At the heart of Luther’s theology, however, lay a deepening resentment toward the law as set forth in the Scriptures. He tried hard to convert Jews, who still observed the law as outlined in the Old Testament, but to no avail. Toward the end of his life he became so frustrated that he began to develop the same kind of hatred for the Jews as was common in the society around him.

In 1543, just three years before his death, Luther wrote a most condemnatory work, titled “The Jews and Their Lies.” In it he outlined a proposal to deal with them that subsequently fit comfortably alongside the Nazi philosophy that dominated Germany in the 1930s and ’40s. In fact, at the Nuremberg Trials following World War II, some Nazi leaders actually cited Luther’s writings to justify their crimes.

Luther was keen, as he read the epistles of Paul, to appropriate any comment that appeared to be against the Jews. Even a cursory reading of Paul’s letters, however, shows that Paul was always quick to stress the importance of the Jews and Israel in the plan of God. He never intended hatred to be espoused toward anyone, and certainly not toward his fellow Jews.

Have Christianity and society in general been served well by Luther’s ideas?
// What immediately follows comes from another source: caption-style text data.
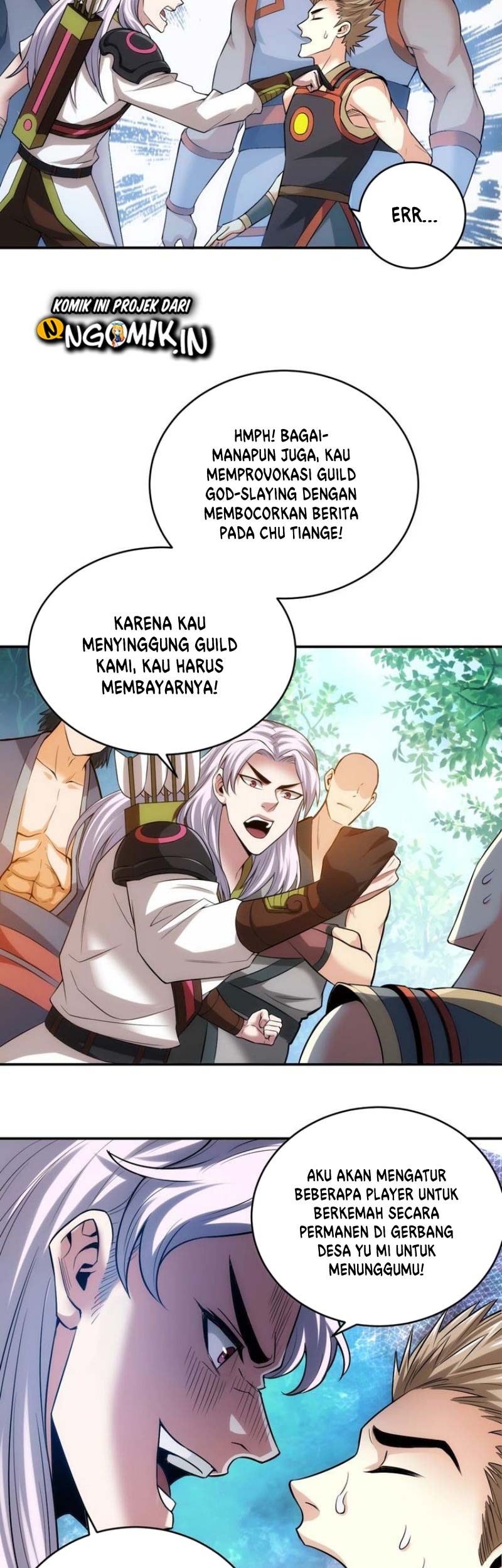 Rich Player chapter 36 halaman 12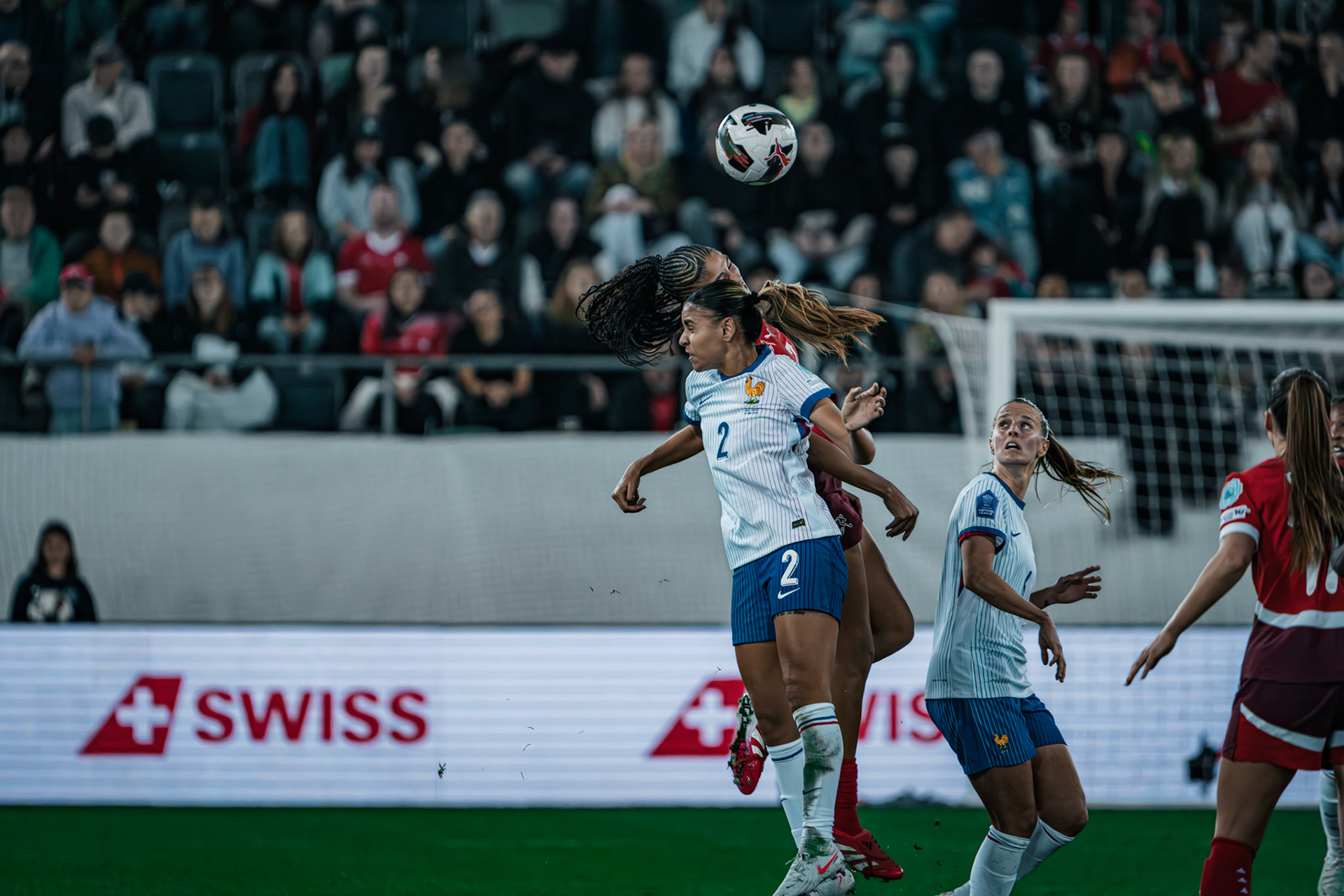 UEFA Women’s Nations League Suisse - France au Kybunpark. (Christian António/LibsVisuals.com)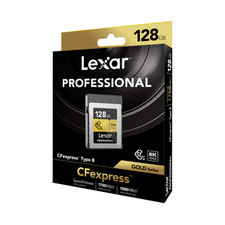 Lexar CFexpress Typ B Speicherkarte Lexar GOL...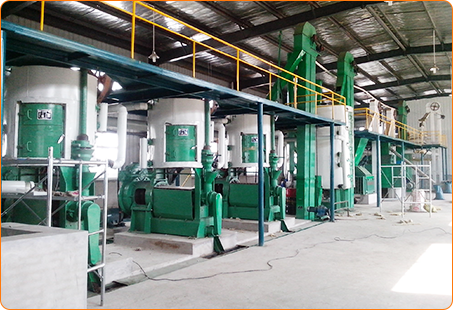 cooking oil mill
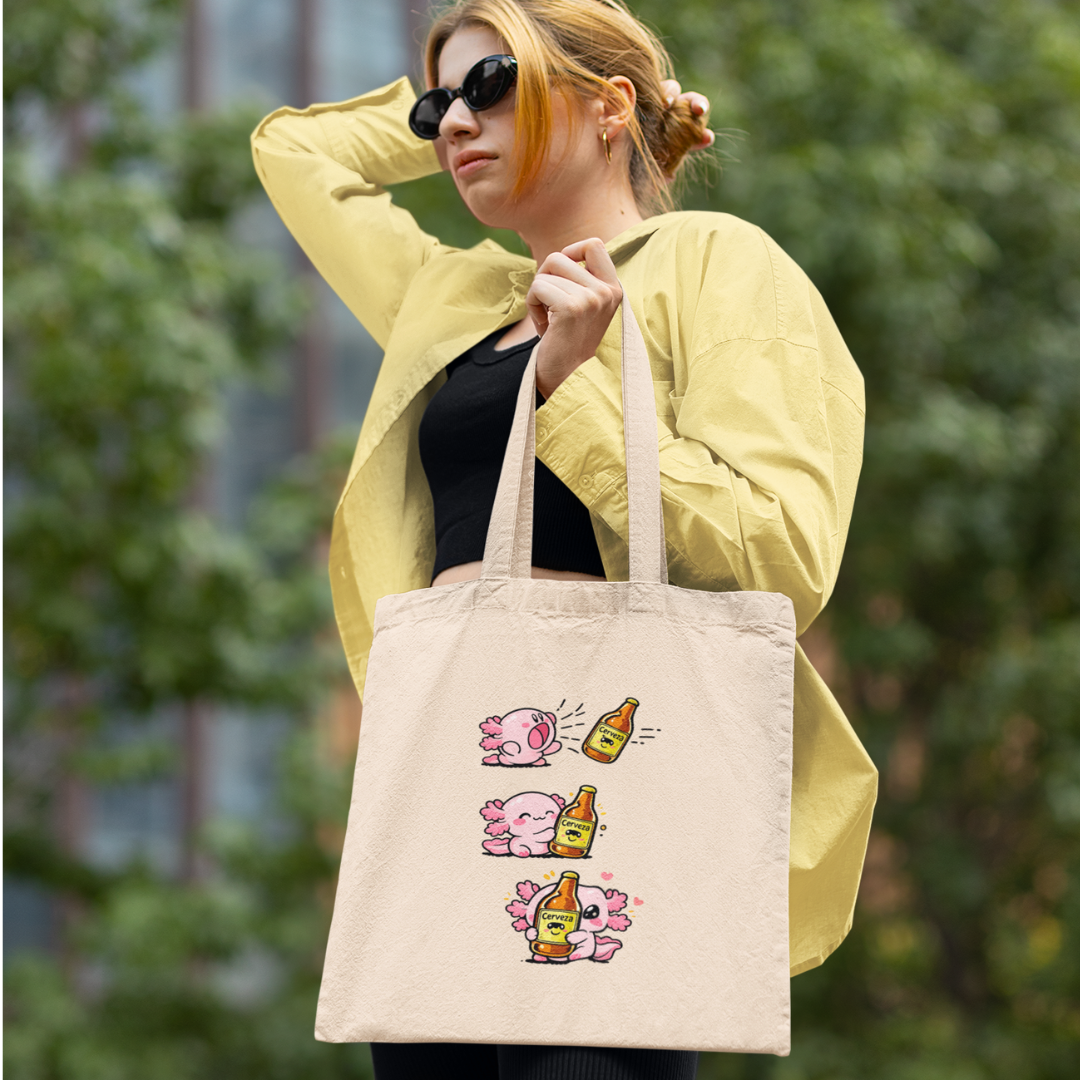 Bolsa Ajolotito Chela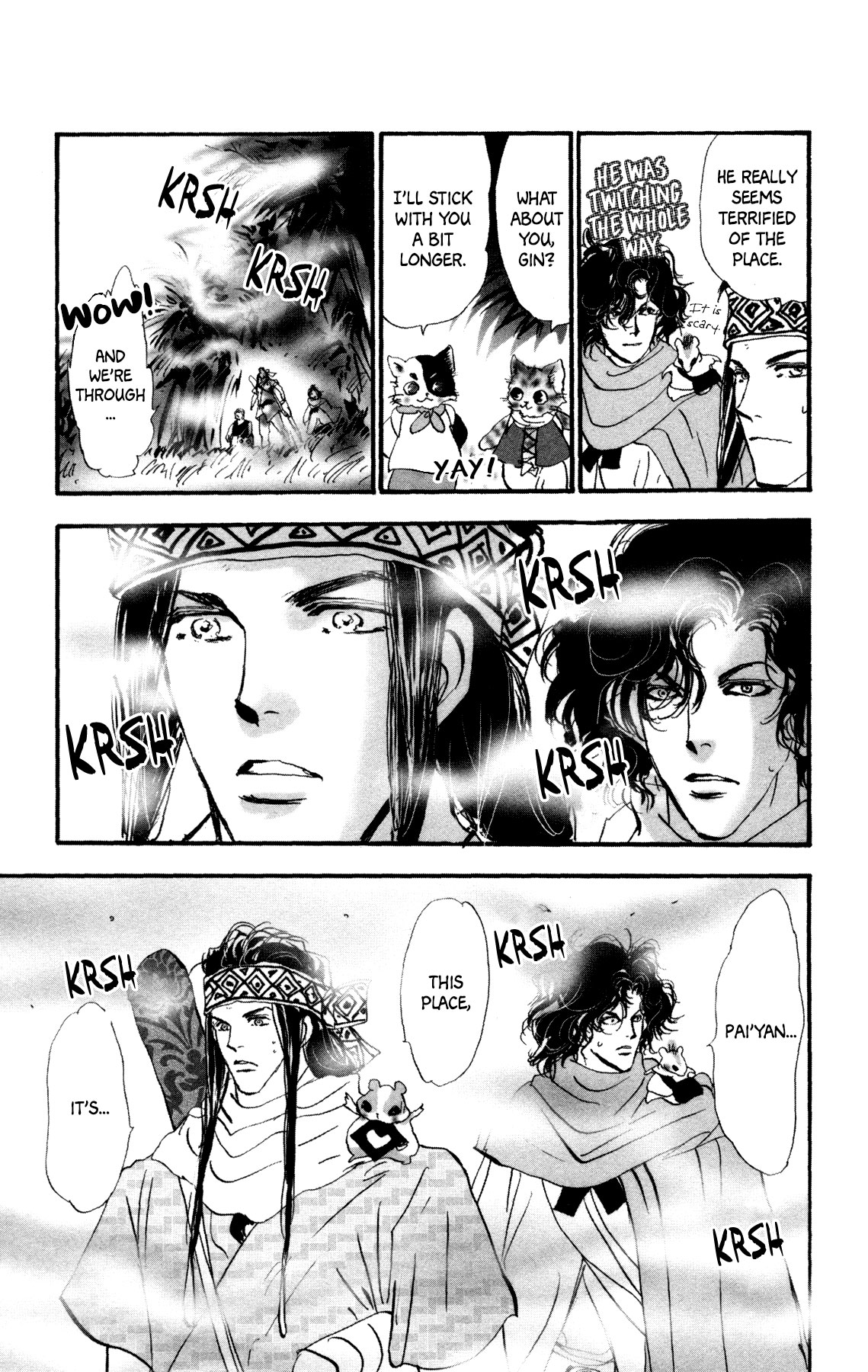 Neko Mix Genkitan Toraji Chapter 22 page 61 - Chapter 22: The Mix, the Mix, and the Necklace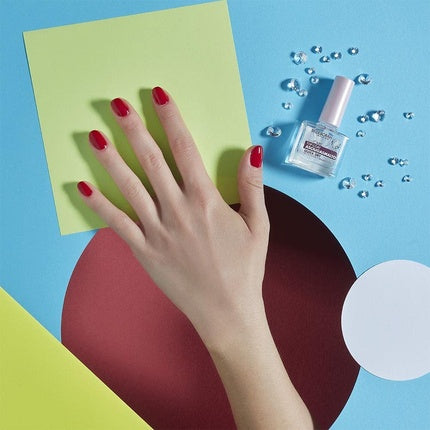 Deborah Milano Quick Dry Nail Top Coat with Diamond Dust 8.5ml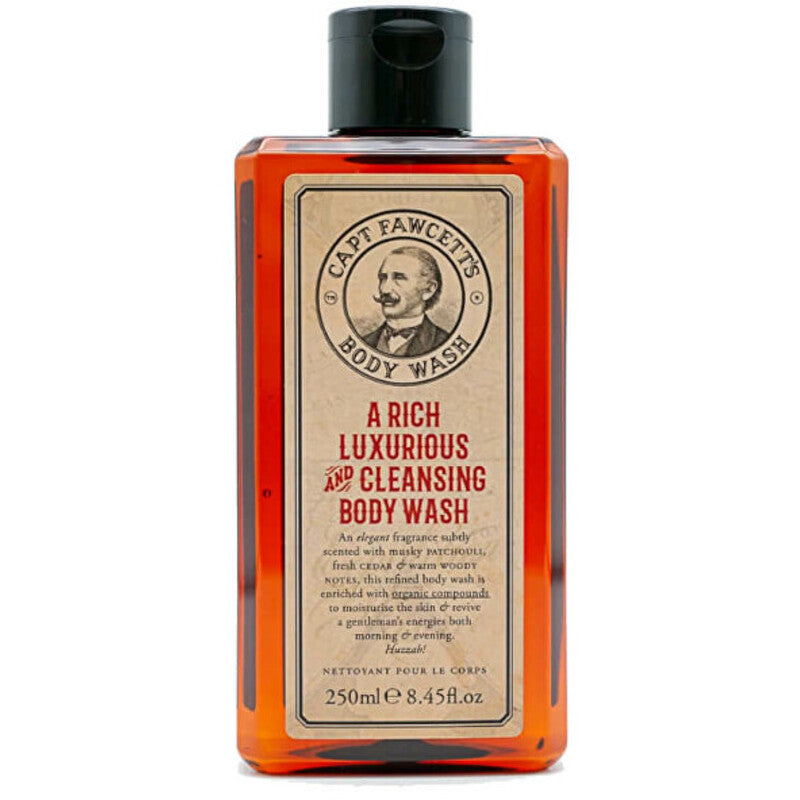 Captain Fawcett Ekspedicijos rezervatas Turtingas prabangus ir  Cleansing Body Wash – dušo želė
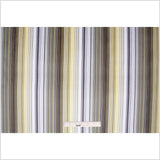Yellow Striped Upholstery Velvet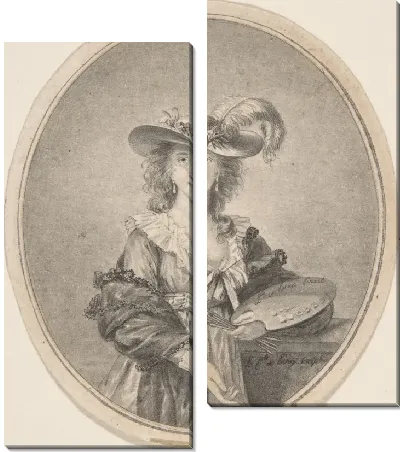 Портрет Виге-Лебрун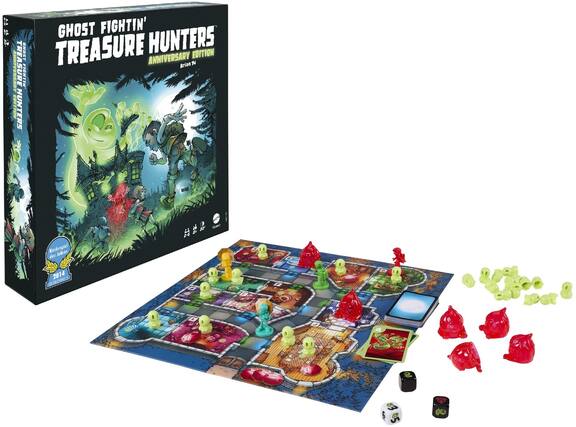 GHOST FIGHTIN' TREASURE HUNTERS ANNIVERSARY EDITION
Brian Kinderspiel des Jahres 2014
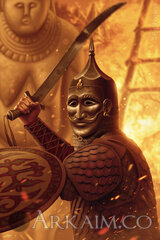 joan francesc oliveras pallerols cuman warrior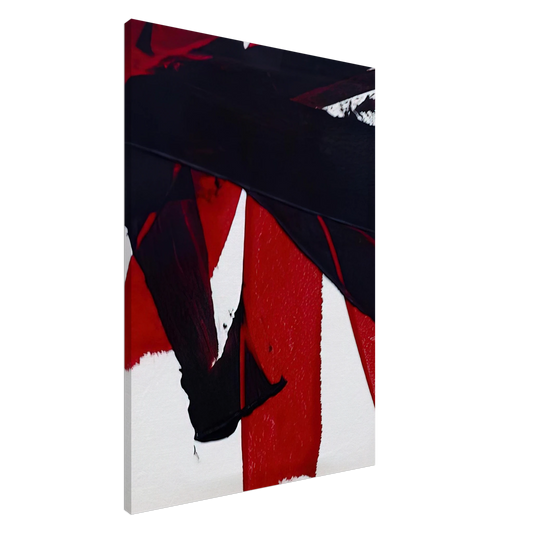 Luis Feito - UNTITLED 2007 1 Canvas - 20x30 cm / 8x12 inches-canvas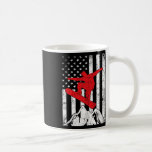 Snowboard American Flagga Patriotic Snowboarding W Kaffemugg<br><div class="desc">Snowboard American Flagga Patriotic Snowboarding Winter Sports for Women Kids Manar</div>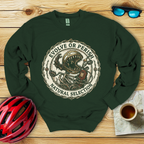 Evolve Or Perish Cycling Sweatshirt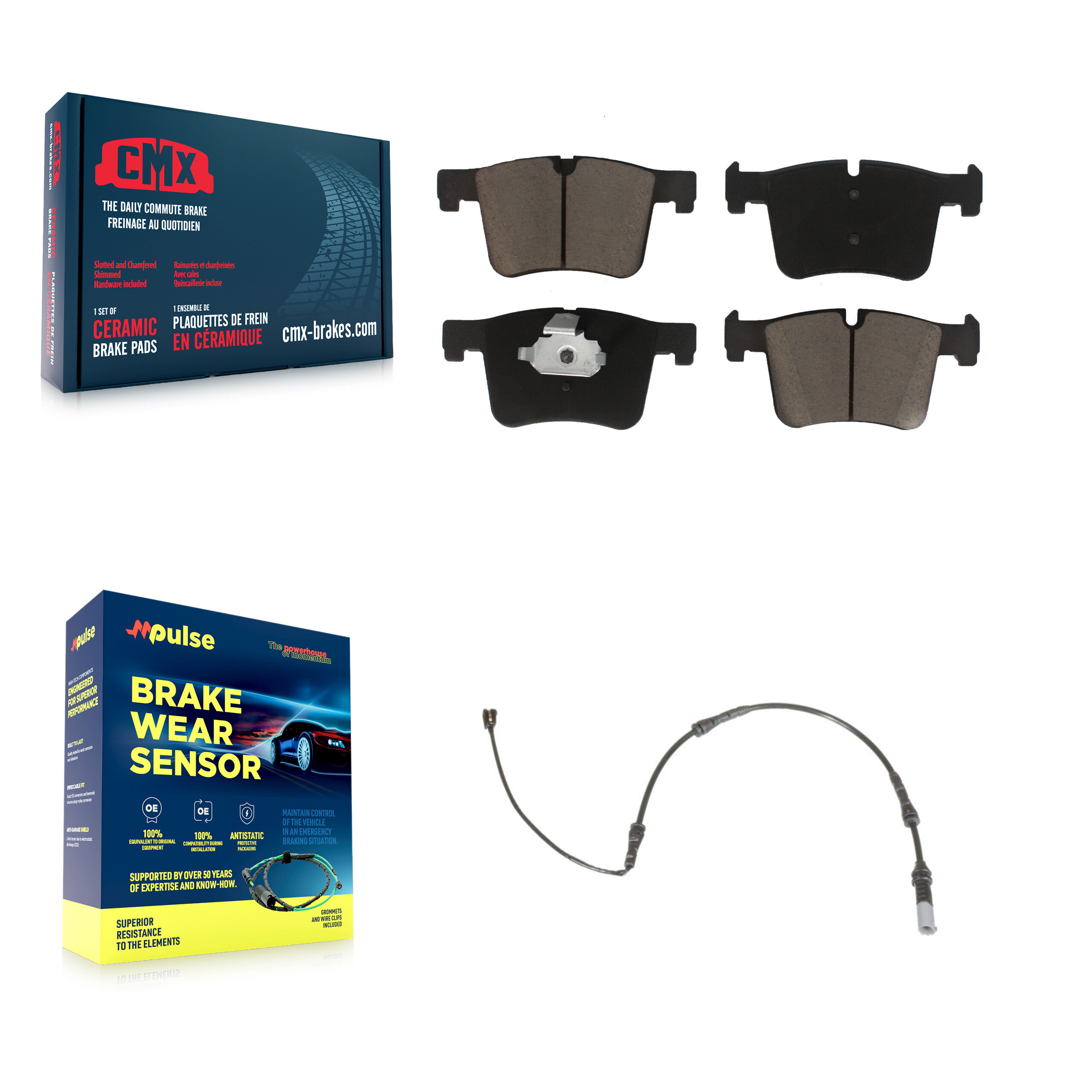 CMX - KCW-100561 - Front Disc Brake Pad Kits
Like most philosophies, Luther’s was a mixed bag. He was successful in beginning a movement to reject repression. This eventually led to greater personal and religious freedom for us today. Yet by attacking God's law and those who were seen to uphold it, he became a proponent of misunderstanding and hatred. In the end, Luther’s achievements—and his errors—have had a huge and continuing impact on history.